#### ABOUT THIS EXERCISE:
Reproduce every line of the listing as written, apart from the pictures.

#### DATA FOR PROCESSING:
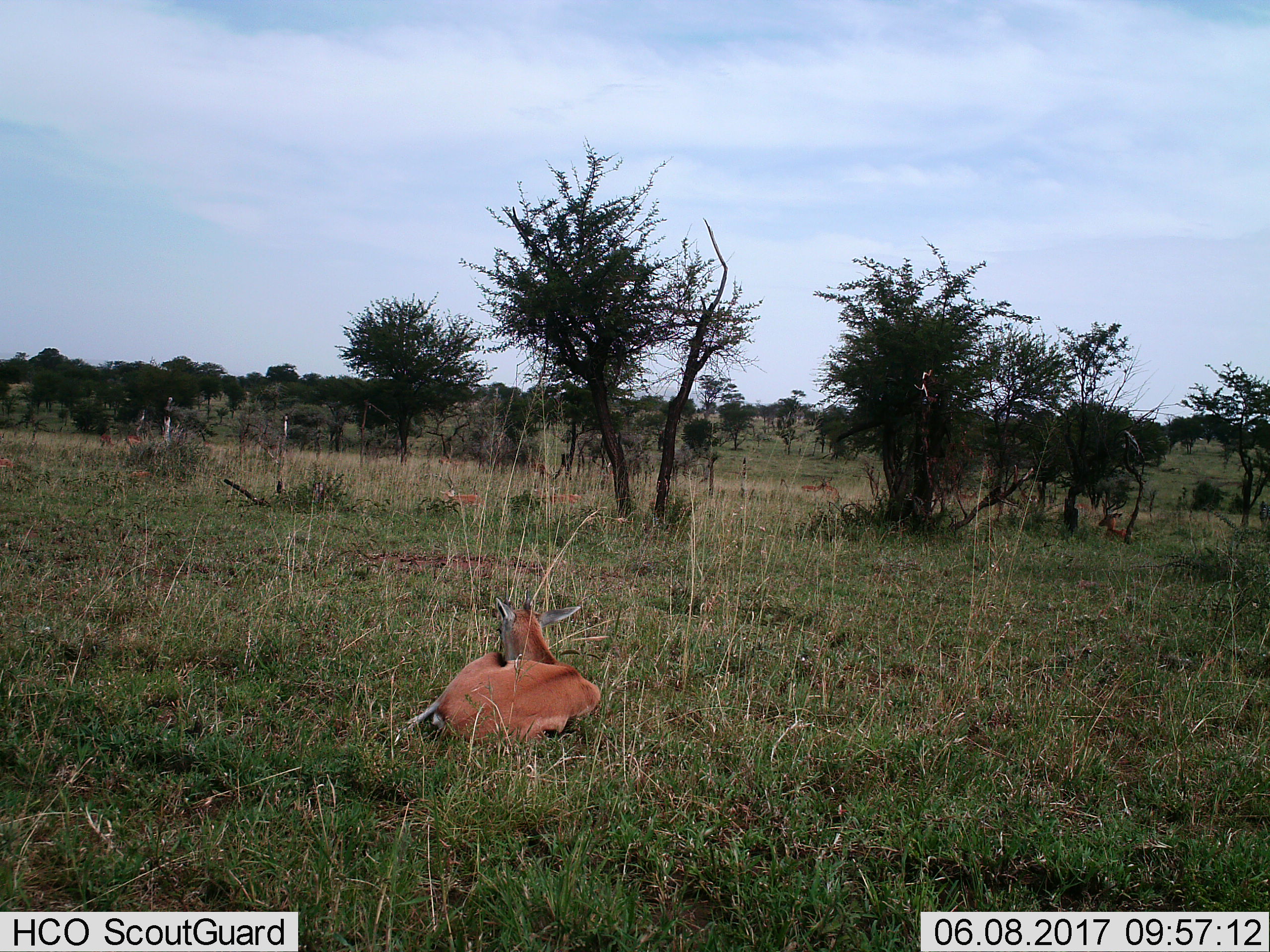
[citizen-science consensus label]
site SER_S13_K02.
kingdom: Animalia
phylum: Chordata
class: Mammalia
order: Artiodactyla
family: Bovidae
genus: Aepyceros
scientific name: Aepyceros melampus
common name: impala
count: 8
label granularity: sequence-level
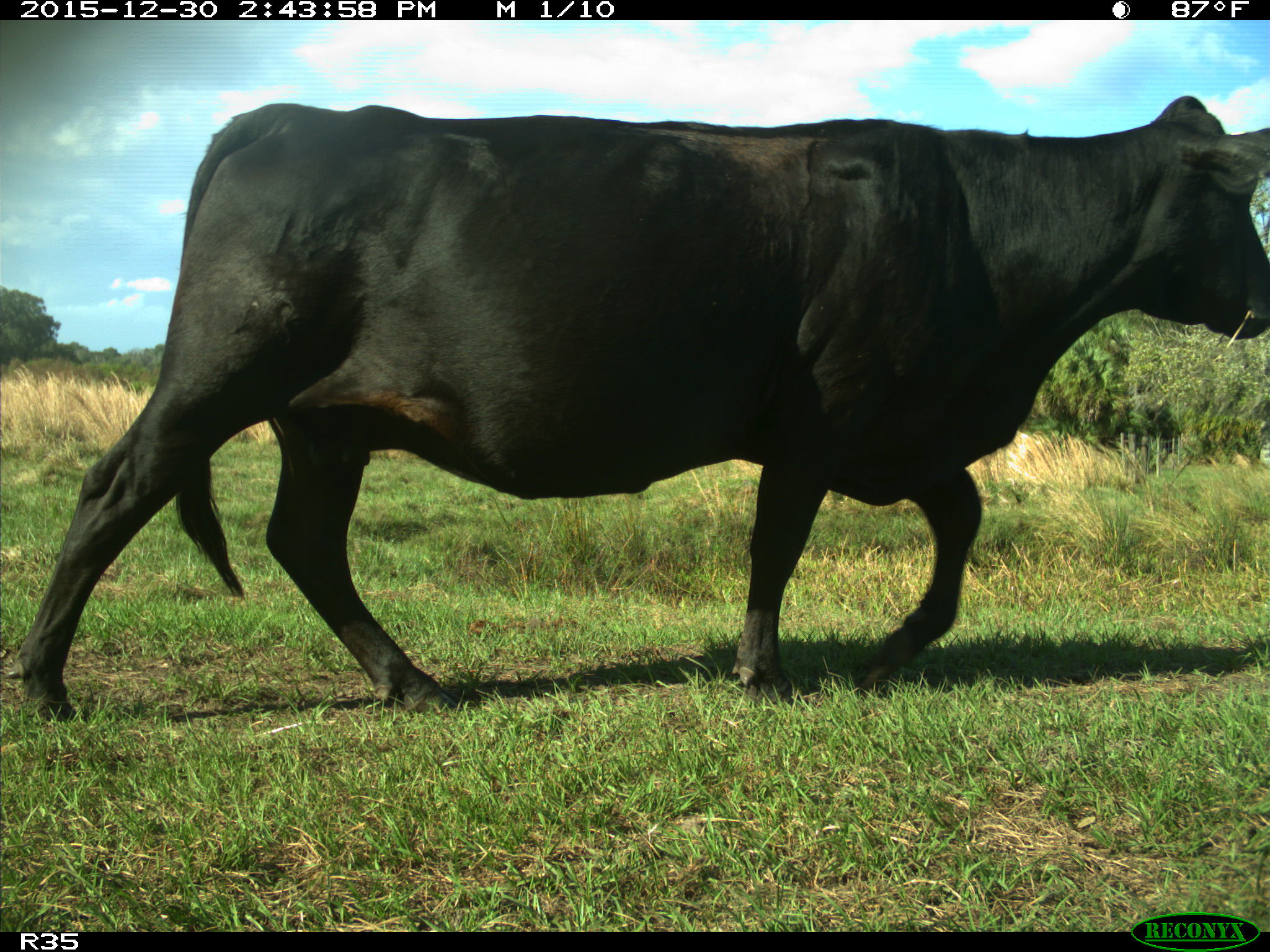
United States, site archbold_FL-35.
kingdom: Animalia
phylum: Chordata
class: Mammalia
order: Artiodactyla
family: Bovidae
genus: Bos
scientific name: Bos taurus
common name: domestic cow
Bos taurus (domestic cow).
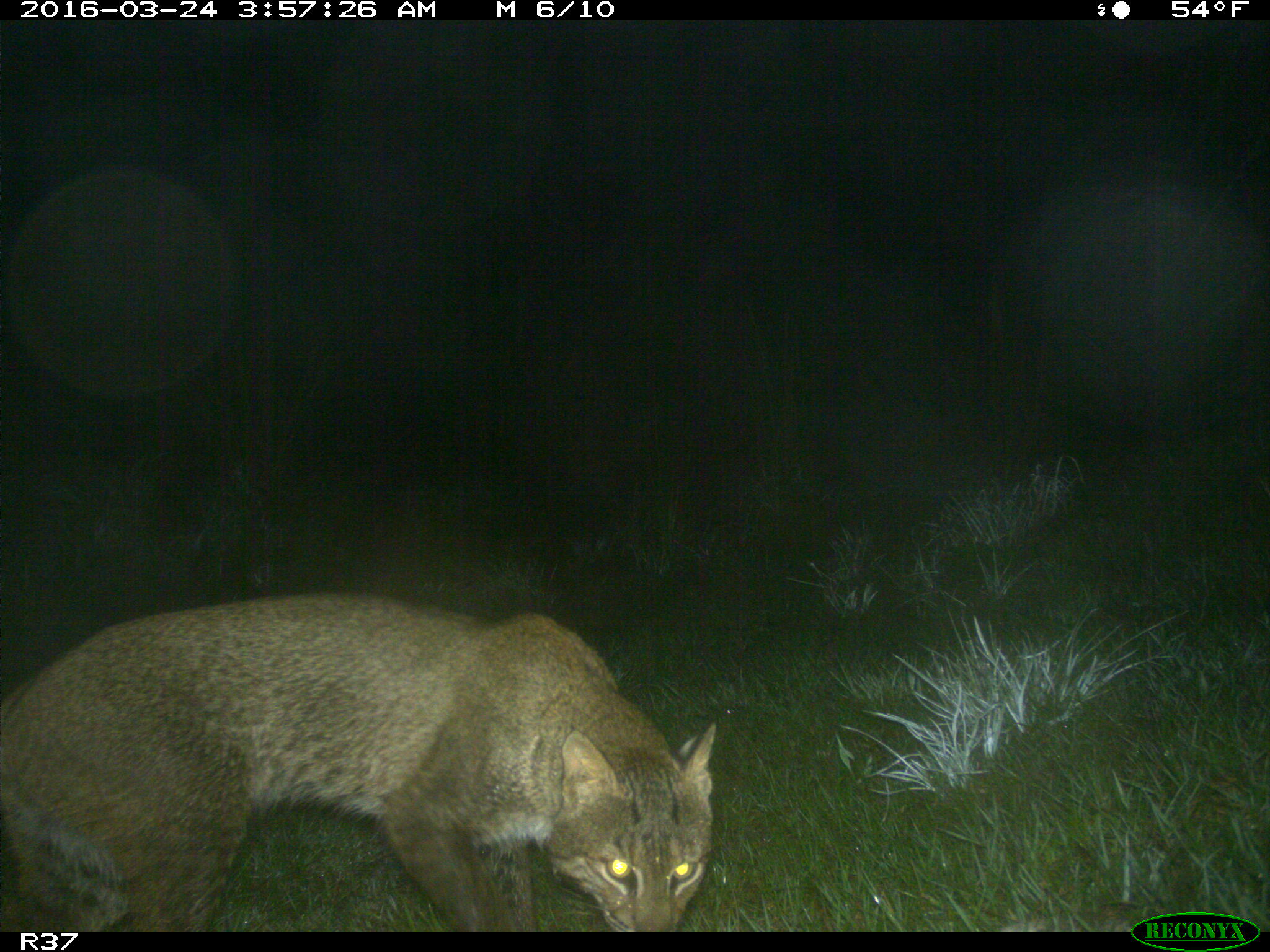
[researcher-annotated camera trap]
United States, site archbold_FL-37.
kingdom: Animalia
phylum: Chordata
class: Mammalia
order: Carnivora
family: Felidae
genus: Lynx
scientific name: Lynx rufus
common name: bobcat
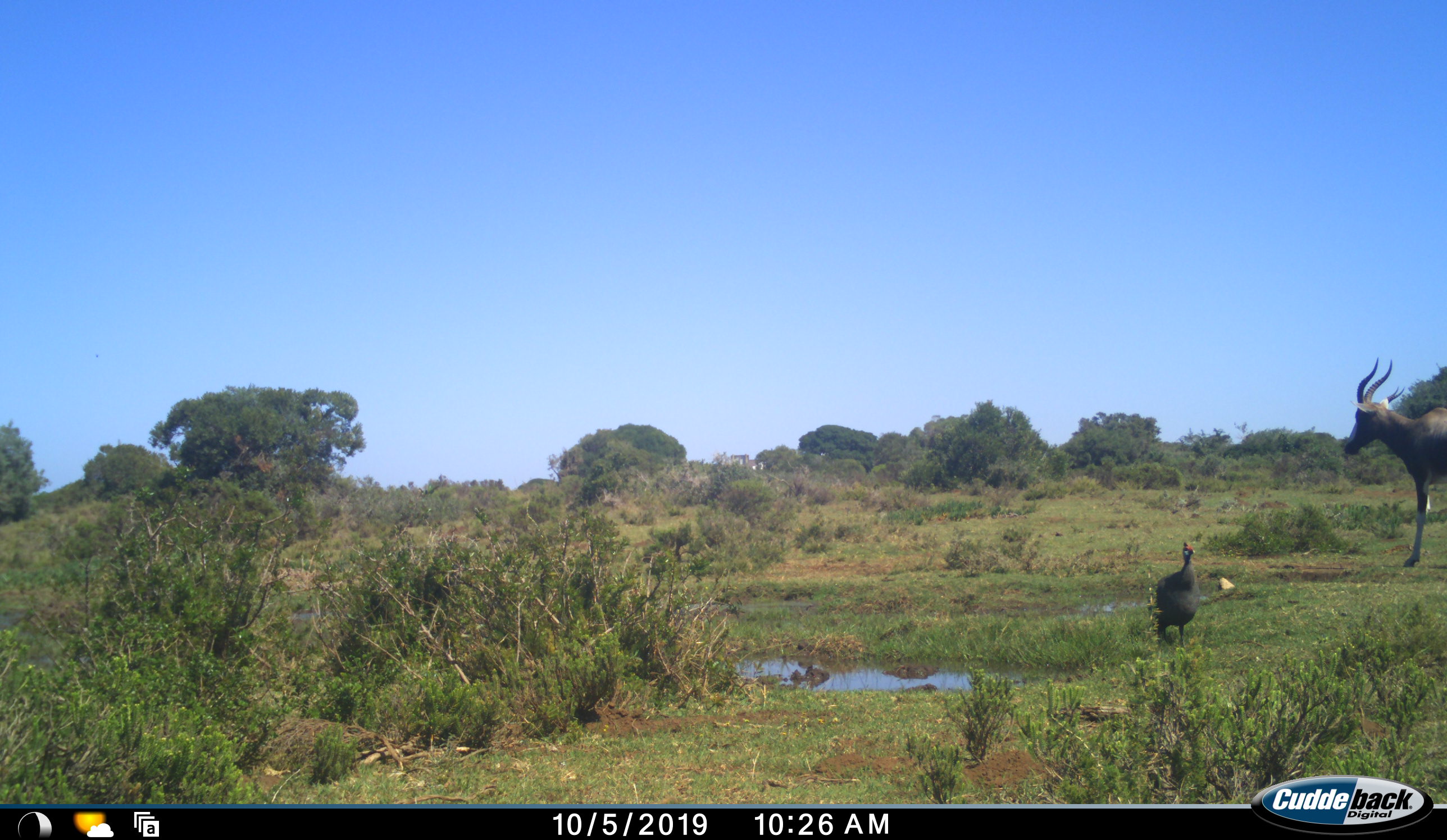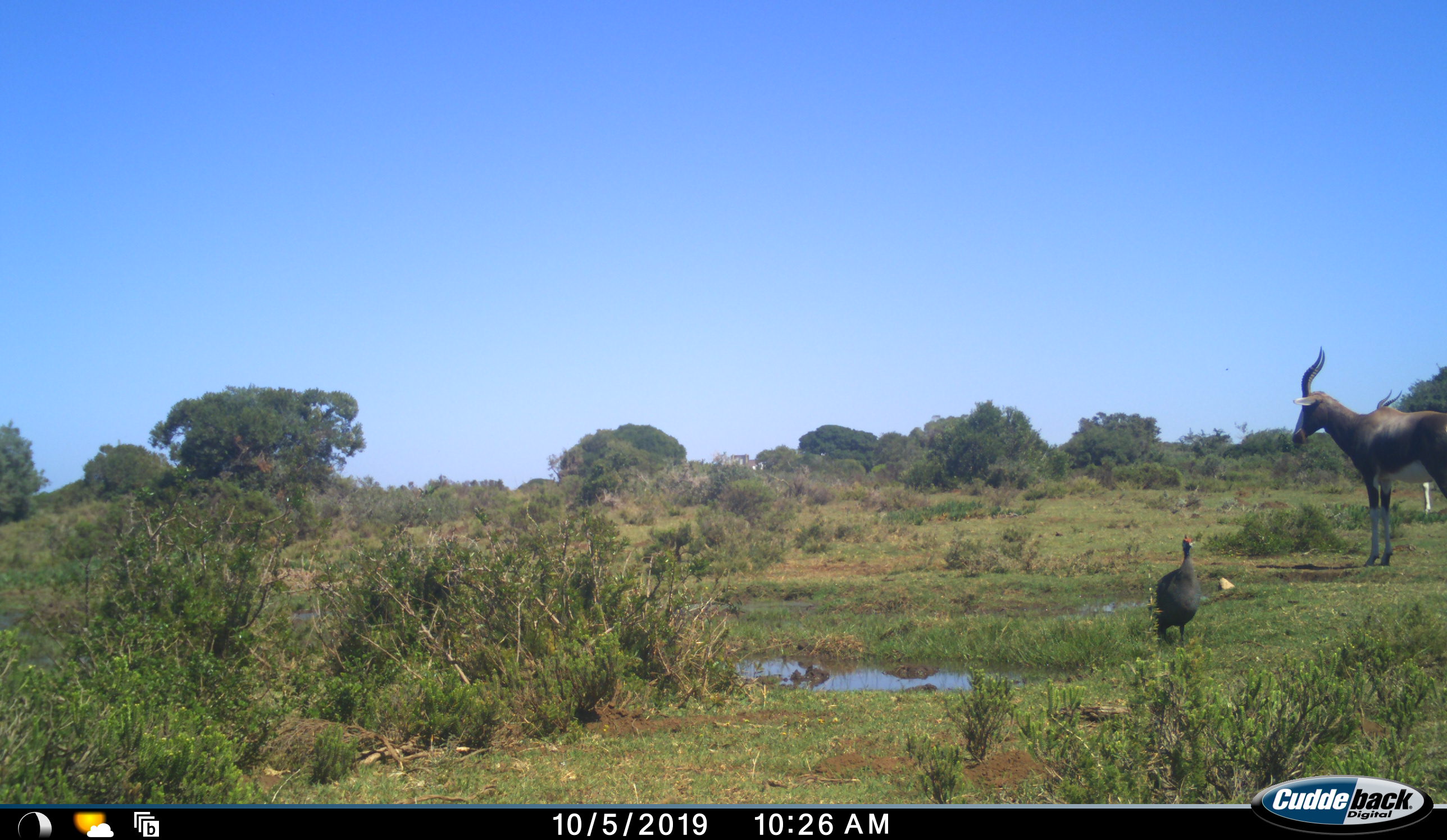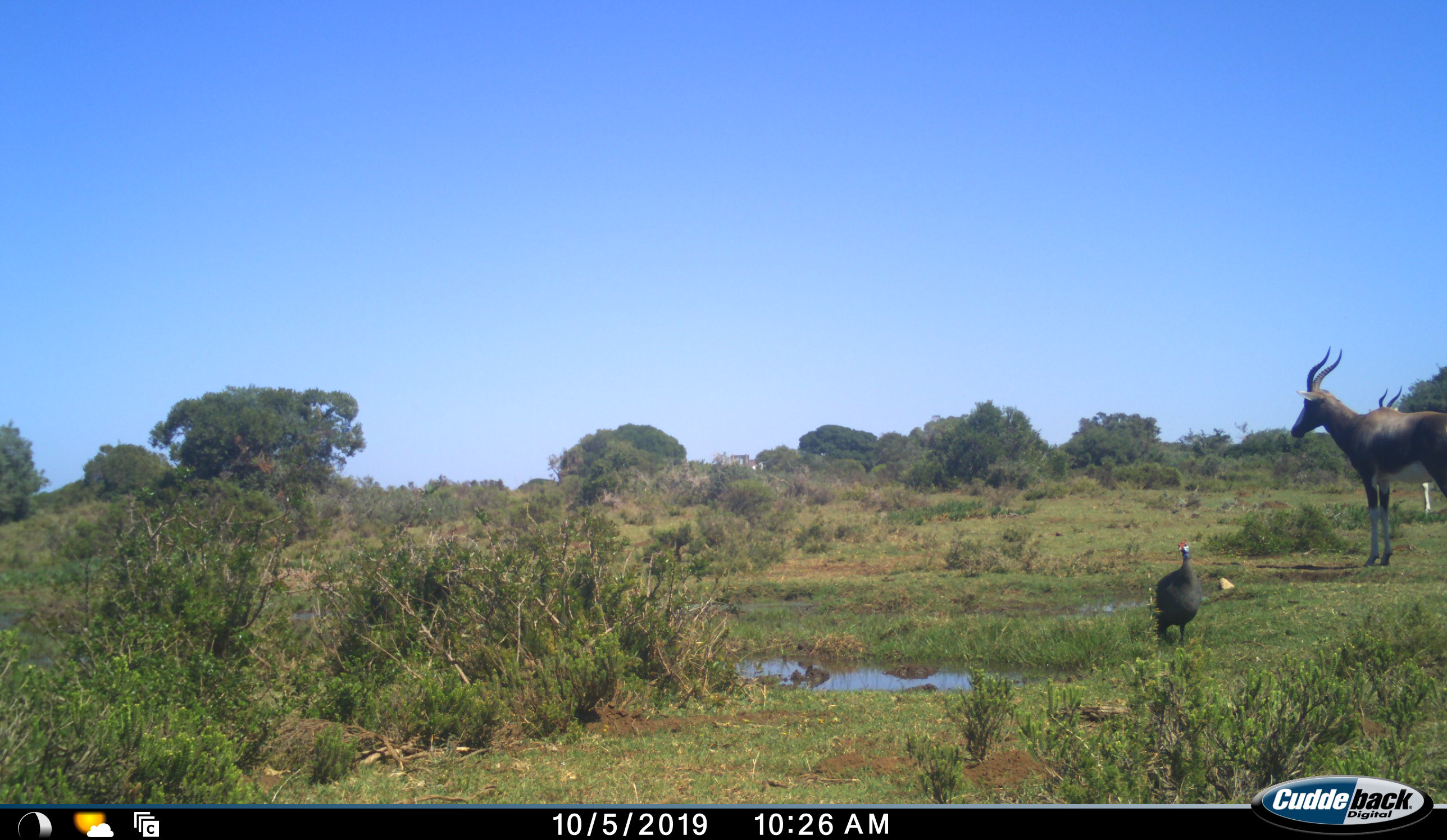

#### TASK RESULT:
[citizen-science consensus label]
site SER_S13_K02.
kingdom: Animalia
phylum: Chordata
class: Mammalia
order: Artiodactyla
family: Bovidae
genus: Aepyceros
scientific name: Aepyceros melampus
common name: impala
count: 8
label granularity: sequence-level
United States, site archbold_FL-35.
kingdom: Animalia
phylum: Chordata
class: Mammalia
order: Artiodactyla
family: Bovidae
genus: Bos
scientific name: Bos taurus
common name: domestic cow
Bos taurus (domestic cow).
[researcher-annotated camera trap]
United States, site archbold_FL-37.
kingdom: Animalia
phylum: Chordata
class: Mammalia
order: Carnivora
family: Felidae
genus: Lynx
scientific name: Lynx rufus
common name: bobcat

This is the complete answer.